Supplied data: Begin
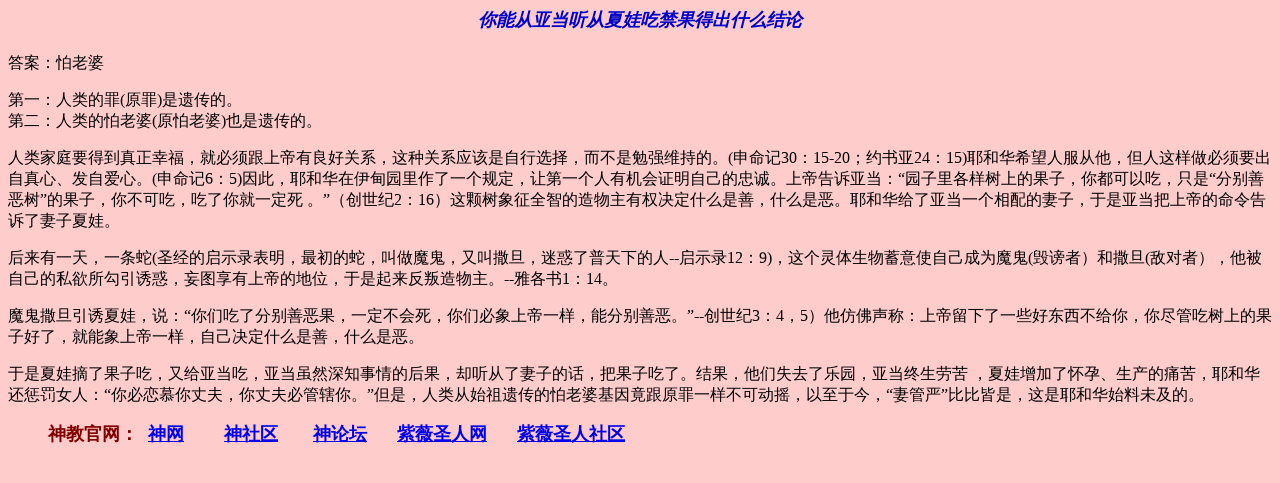

--- FILE ---
content_type: text/html
request_url: http://geyimin.net/xwa/nnc.html
body_size: 2012
content:
<html>
<head>
<title>nnc</title>
<meta http-equiv="Content-Type" content="text/html; charset=UTF-8">
</head>

<body bgcolor="#FFCCCC" text="#000000">
<h1 align="center"><font face="黑体" size="4" color="#0000CC"><i>你能从亚当听从夏娃吃禁果得出什么结论</i></font></h1>
<p>答案：怕老婆</p>
<p>第一：人类的罪(原罪)是遗传的。<br>
  第二：人类的怕老婆(原怕老婆)也是遗传的。</p>
<p>人类家庭要得到真正幸福，就必须跟上帝有良好关系，这种关系应该是自行选择，而不是勉强维持的。(申命记30：15-20；约书亚24：15)耶和华希望人服从他，但人这样做必须要出自真心、发自爱心。(申命记6：5)因此，耶和华在伊甸园里作了一个规定，让第一个人有机会证明自己的忠诚。上帝告诉亚当：“园子里各样树上的果子，你都可以吃，只是“分别善恶树”的果子，你不可吃，吃了你就一定死 
  。”（创世纪2：16）这颗树象征全智的造物主有权决定什么是善，什么是恶。耶和华给了亚当一个相配的妻子，于是亚当把上帝的命令告诉了妻子夏娃。</p>
<p>后来有一天，一条蛇(圣经的启示录表明，最初的蛇，叫做魔鬼，又叫撒旦，迷惑了普天下的人--启示录12：9)，这个灵体生物蓄意使自己成为魔鬼(毁谤者）和撒旦(敌对者），他被自己的私欲所勾引诱惑，妄图享有上帝的地位，于是起来反叛造物主。--雅各书1：14。</p>
<p>魔鬼撒旦引诱夏娃，说：“你们吃了分别善恶果，一定不会死，你们必象上帝一样，能分别善恶。”--创世纪3：4，5）他仿佛声称：上帝留下了一些好东西不给你，你尽管吃树上的果子好了，就能象上帝一样，自己决定什么是善，什么是恶。</p>
<p>于是夏娃摘了果子吃，又给亚当吃，亚当虽然深知事情的后果，却听从了妻子的话，把果子吃了。结果，他们失去了乐园，亚当终生劳苦 ，夏娃增加了怀孕、生产的痛苦，耶和华还惩罚女人：“你必恋慕你丈夫，你丈夫必管辖你。”但是，人类从始祖遗传的怕老婆基因竟跟原罪一样不可动摇，以至于今，“妻管严”比比皆是，这是耶和华始料未及的。</p>
<iframe MARGINWIDTH=0 MARGINHEIGHT=0 HSPACE=0 VSPACE=0 FRAMEBORDER=0 SCROLLING=no src="../scsl/footer.html" height=“auto” width="100%"></iframe>
<script defer src="https://static.cloudflareinsights.com/beacon.min.js/vcd15cbe7772f49c399c6a5babf22c1241717689176015" integrity="sha512-ZpsOmlRQV6y907TI0dKBHq9Md29nnaEIPlkf84rnaERnq6zvWvPUqr2ft8M1aS28oN72PdrCzSjY4U6VaAw1EQ==" data-cf-beacon='{"version":"2024.11.0","token":"c534d4f1c12547f6ad0bb1cc01d6f426","r":1,"server_timing":{"name":{"cfCacheStatus":true,"cfEdge":true,"cfExtPri":true,"cfL4":true,"cfOrigin":true,"cfSpeedBrain":true},"location_startswith":null}}' crossorigin="anonymous"></script>
</body>
</html>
Supplied data: End
Work order –
The required output is every line from the one that holds "<p>答案：怕老婆</p>" through the last line of the listing above, retyped exactly and with nothing else.

Task output –
<p>答案：怕老婆</p>
<p>第一：人类的罪(原罪)是遗传的。<br>
  第二：人类的怕老婆(原怕老婆)也是遗传的。</p>
<p>人类家庭要得到真正幸福，就必须跟上帝有良好关系，这种关系应该是自行选择，而不是勉强维持的。(申命记30：15-20；约书亚24：15)耶和华希望人服从他，但人这样做必须要出自真心、发自爱心。(申命记6：5)因此，耶和华在伊甸园里作了一个规定，让第一个人有机会证明自己的忠诚。上帝告诉亚当：“园子里各样树上的果子，你都可以吃，只是“分别善恶树”的果子，你不可吃，吃了你就一定死 
  。”（创世纪2：16）这颗树象征全智的造物主有权决定什么是善，什么是恶。耶和华给了亚当一个相配的妻子，于是亚当把上帝的命令告诉了妻子夏娃。</p>
<p>后来有一天，一条蛇(圣经的启示录表明，最初的蛇，叫做魔鬼，又叫撒旦，迷惑了普天下的人--启示录12：9)，这个灵体生物蓄意使自己成为魔鬼(毁谤者）和撒旦(敌对者），他被自己的私欲所勾引诱惑，妄图享有上帝的地位，于是起来反叛造物主。--雅各书1：14。</p>
<p>魔鬼撒旦引诱夏娃，说：“你们吃了分别善恶果，一定不会死，你们必象上帝一样，能分别善恶。”--创世纪3：4，5）他仿佛声称：上帝留下了一些好东西不给你，你尽管吃树上的果子好了，就能象上帝一样，自己决定什么是善，什么是恶。</p>
<p>于是夏娃摘了果子吃，又给亚当吃，亚当虽然深知事情的后果，却听从了妻子的话，把果子吃了。结果，他们失去了乐园，亚当终生劳苦 ，夏娃增加了怀孕、生产的痛苦，耶和华还惩罚女人：“你必恋慕你丈夫，你丈夫必管辖你。”但是，人类从始祖遗传的怕老婆基因竟跟原罪一样不可动摇，以至于今，“妻管严”比比皆是，这是耶和华始料未及的。</p>
<iframe MARGINWIDTH=0 MARGINHEIGHT=0 HSPACE=0 VSPACE=0 FRAMEBORDER=0 SCROLLING=no src="../scsl/footer.html" height=“auto” width="100%"></iframe>
<script defer src="https://static.cloudflareinsights.com/beacon.min.js/vcd15cbe7772f49c399c6a5babf22c1241717689176015" integrity="sha512-ZpsOmlRQV6y907TI0dKBHq9Md29nnaEIPlkf84rnaERnq6zvWvPUqr2ft8M1aS28oN72PdrCzSjY4U6VaAw1EQ==" data-cf-beacon='{"version":"2024.11.0","token":"c534d4f1c12547f6ad0bb1cc01d6f426","r":1,"server_timing":{"name":{"cfCacheStatus":true,"cfEdge":true,"cfExtPri":true,"cfL4":true,"cfOrigin":true,"cfSpeedBrain":true},"location_startswith":null}}' crossorigin="anonymous"></script>
</body>
</html>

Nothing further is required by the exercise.